"A powerful empirical Bayes approach for high dimensional replicability analysis"

Speaker: Hongyuan Cao, Florida State University

Abstract: Researchers are interested in combining information across multiple (heterogeneous) studies to discover if findings are reproducible in different populations or in different studies.  The goal is to increase the power and control the false discovery rate, which results in reliable and robust scientific findings.  The focus of our study is to draw inferences regarding a large number of features, such as gene expression, DNA methylation, and others.  Rather than combining the underlying raw data, which is not always easy due to differences in the experimental designs, most approaches, including our proposed approach, are based on p-values derived from individual studies.  The popular approaches currently used in the literature either cannot control the false discovery rate or have low power since the null hypothesis of replicability analysis is a composite null hypothesis. We develop an empirical Bayes approach for the mixture model by jointly modeling the hidden states corresponding to null and alternative hypotheses across the studies. The method uses a non-parametric EM algorithm combined with the pool-adjacent-violator-algorithm (PAVA).  In doing so, our method borrows information across features and different studies while accounting for heterogeneity. We demonstrate theoretically that the proposed method controls the false discovery rate (FDR). Extensive simulation studies show that the proposed method has higher power than the existing methods while controlling the FDR. Datasets from spatial transcriptomic studies are used to illustrate our methodology.

Host: Todd Kuffner

[Data under study]
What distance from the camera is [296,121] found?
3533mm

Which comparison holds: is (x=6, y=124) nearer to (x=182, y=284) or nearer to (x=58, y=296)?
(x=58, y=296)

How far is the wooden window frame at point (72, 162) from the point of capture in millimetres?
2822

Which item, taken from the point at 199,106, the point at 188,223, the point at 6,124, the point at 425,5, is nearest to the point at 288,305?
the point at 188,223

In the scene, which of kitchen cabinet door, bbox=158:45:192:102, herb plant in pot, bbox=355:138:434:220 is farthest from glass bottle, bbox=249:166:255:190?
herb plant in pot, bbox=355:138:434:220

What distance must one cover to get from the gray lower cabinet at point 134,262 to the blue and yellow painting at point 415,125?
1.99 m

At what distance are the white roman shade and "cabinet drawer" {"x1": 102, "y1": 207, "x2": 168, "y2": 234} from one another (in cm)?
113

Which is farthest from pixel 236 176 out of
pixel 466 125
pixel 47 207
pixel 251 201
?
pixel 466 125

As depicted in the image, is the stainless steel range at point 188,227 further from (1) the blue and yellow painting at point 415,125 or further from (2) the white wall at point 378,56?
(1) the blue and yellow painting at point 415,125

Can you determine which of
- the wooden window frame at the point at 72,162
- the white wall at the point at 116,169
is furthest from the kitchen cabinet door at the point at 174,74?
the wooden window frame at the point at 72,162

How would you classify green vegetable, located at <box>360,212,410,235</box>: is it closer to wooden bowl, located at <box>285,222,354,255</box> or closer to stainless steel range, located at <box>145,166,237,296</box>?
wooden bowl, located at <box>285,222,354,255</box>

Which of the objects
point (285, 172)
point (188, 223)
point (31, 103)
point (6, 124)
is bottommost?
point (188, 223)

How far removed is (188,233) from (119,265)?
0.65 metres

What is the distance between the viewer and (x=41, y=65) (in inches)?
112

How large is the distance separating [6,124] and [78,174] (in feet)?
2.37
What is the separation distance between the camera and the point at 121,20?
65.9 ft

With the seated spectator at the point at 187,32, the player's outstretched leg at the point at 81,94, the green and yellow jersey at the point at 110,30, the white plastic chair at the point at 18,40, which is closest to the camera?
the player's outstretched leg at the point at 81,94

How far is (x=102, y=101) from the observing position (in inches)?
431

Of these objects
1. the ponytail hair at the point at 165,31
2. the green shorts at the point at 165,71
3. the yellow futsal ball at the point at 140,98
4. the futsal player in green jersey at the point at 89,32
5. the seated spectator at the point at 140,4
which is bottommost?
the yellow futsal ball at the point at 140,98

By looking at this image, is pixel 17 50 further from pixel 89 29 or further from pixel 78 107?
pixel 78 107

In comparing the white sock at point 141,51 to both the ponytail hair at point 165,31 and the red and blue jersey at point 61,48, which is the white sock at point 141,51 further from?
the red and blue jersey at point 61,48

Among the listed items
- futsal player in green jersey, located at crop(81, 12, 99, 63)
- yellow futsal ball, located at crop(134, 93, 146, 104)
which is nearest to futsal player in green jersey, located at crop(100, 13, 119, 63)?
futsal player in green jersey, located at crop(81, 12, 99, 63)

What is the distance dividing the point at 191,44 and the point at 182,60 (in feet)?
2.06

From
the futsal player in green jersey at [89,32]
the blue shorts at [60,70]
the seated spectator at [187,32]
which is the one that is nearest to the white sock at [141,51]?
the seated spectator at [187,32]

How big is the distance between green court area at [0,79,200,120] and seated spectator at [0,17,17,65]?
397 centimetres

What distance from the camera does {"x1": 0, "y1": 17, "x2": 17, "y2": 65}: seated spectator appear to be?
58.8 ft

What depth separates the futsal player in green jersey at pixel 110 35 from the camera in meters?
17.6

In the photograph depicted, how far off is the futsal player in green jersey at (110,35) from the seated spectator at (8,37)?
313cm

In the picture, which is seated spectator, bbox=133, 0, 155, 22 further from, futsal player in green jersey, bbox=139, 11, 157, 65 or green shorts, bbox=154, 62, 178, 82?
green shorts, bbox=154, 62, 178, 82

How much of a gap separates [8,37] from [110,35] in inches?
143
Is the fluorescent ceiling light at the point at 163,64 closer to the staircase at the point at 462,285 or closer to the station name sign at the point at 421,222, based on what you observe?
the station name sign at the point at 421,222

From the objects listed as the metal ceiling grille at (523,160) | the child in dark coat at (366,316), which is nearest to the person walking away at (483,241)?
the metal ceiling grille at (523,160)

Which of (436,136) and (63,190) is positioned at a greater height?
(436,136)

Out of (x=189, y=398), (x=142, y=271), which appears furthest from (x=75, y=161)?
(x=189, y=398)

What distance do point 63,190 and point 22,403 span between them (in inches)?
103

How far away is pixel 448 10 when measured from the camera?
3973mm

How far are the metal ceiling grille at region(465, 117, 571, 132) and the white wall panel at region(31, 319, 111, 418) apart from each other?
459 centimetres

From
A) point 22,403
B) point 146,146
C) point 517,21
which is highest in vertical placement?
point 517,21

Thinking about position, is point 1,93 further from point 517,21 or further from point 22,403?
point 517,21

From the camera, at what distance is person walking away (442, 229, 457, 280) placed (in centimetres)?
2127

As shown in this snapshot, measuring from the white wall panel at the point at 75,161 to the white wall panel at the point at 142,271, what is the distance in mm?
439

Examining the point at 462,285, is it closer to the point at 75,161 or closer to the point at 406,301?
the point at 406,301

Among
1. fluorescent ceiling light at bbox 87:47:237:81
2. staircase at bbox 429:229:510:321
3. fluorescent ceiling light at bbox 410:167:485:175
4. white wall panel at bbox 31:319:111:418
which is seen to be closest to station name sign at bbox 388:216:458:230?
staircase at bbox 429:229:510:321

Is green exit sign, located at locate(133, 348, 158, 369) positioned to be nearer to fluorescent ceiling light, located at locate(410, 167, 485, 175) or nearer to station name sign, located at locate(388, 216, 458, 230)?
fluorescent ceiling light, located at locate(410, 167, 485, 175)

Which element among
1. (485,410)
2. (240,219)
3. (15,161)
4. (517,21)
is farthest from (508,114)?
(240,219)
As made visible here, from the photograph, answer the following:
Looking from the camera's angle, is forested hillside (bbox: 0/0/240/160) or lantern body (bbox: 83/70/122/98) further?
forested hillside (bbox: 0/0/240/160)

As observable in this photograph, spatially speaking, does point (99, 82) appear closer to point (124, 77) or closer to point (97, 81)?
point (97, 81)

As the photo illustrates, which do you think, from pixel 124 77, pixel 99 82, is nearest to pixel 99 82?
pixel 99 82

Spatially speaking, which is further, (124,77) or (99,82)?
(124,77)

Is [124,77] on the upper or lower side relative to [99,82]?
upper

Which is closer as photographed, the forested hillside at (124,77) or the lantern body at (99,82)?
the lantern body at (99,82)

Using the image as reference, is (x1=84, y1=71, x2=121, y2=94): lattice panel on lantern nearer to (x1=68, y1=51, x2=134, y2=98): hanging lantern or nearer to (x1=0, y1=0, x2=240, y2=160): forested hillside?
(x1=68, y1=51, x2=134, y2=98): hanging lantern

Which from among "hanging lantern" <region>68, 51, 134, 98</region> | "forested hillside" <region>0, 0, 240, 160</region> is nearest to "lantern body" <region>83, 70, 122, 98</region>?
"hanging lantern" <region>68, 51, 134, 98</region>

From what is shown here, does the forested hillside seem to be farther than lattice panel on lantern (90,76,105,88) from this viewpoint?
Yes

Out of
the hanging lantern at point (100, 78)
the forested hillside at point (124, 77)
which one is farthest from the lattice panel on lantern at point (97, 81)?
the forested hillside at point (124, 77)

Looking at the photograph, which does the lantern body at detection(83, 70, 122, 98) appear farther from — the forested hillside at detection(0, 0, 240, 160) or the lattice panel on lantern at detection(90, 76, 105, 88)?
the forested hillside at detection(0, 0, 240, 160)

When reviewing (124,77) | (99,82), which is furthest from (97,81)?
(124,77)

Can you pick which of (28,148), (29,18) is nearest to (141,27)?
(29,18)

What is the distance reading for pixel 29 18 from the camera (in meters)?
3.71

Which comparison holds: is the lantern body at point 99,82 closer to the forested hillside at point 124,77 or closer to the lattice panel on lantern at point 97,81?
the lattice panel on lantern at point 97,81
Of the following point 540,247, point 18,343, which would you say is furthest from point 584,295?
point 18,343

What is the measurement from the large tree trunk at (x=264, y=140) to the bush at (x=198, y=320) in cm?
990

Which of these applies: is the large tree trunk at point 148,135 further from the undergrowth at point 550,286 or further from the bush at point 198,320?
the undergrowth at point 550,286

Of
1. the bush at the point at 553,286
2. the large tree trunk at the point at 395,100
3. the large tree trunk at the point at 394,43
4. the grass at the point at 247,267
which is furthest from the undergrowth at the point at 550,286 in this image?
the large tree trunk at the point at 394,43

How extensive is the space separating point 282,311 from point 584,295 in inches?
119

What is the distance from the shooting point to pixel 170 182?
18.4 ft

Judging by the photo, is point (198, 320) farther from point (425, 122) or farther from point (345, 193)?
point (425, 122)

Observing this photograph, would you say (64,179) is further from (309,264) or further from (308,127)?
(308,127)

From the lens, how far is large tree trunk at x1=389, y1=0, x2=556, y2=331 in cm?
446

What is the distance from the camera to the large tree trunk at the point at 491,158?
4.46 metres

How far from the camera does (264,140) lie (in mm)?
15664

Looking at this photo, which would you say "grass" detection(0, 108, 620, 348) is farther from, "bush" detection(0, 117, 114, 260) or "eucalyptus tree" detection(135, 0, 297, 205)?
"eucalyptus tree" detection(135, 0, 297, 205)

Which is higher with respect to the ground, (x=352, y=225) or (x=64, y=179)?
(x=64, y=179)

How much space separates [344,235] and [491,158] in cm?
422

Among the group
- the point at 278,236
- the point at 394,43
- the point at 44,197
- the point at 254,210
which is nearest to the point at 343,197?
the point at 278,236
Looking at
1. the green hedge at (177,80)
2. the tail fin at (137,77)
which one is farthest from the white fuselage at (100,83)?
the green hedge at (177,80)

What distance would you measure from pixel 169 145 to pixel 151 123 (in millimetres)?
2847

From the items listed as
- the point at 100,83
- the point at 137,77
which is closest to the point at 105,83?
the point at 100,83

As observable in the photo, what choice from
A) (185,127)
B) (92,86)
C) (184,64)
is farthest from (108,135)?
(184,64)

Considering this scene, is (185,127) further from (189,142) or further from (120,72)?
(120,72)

[Instructions to follow] In the talk abstract, which algorithm does the proposed method combine with a non-parametric EM algorithm?

[Written answer] The pool-adjacent-violator-algorithm (PAVA).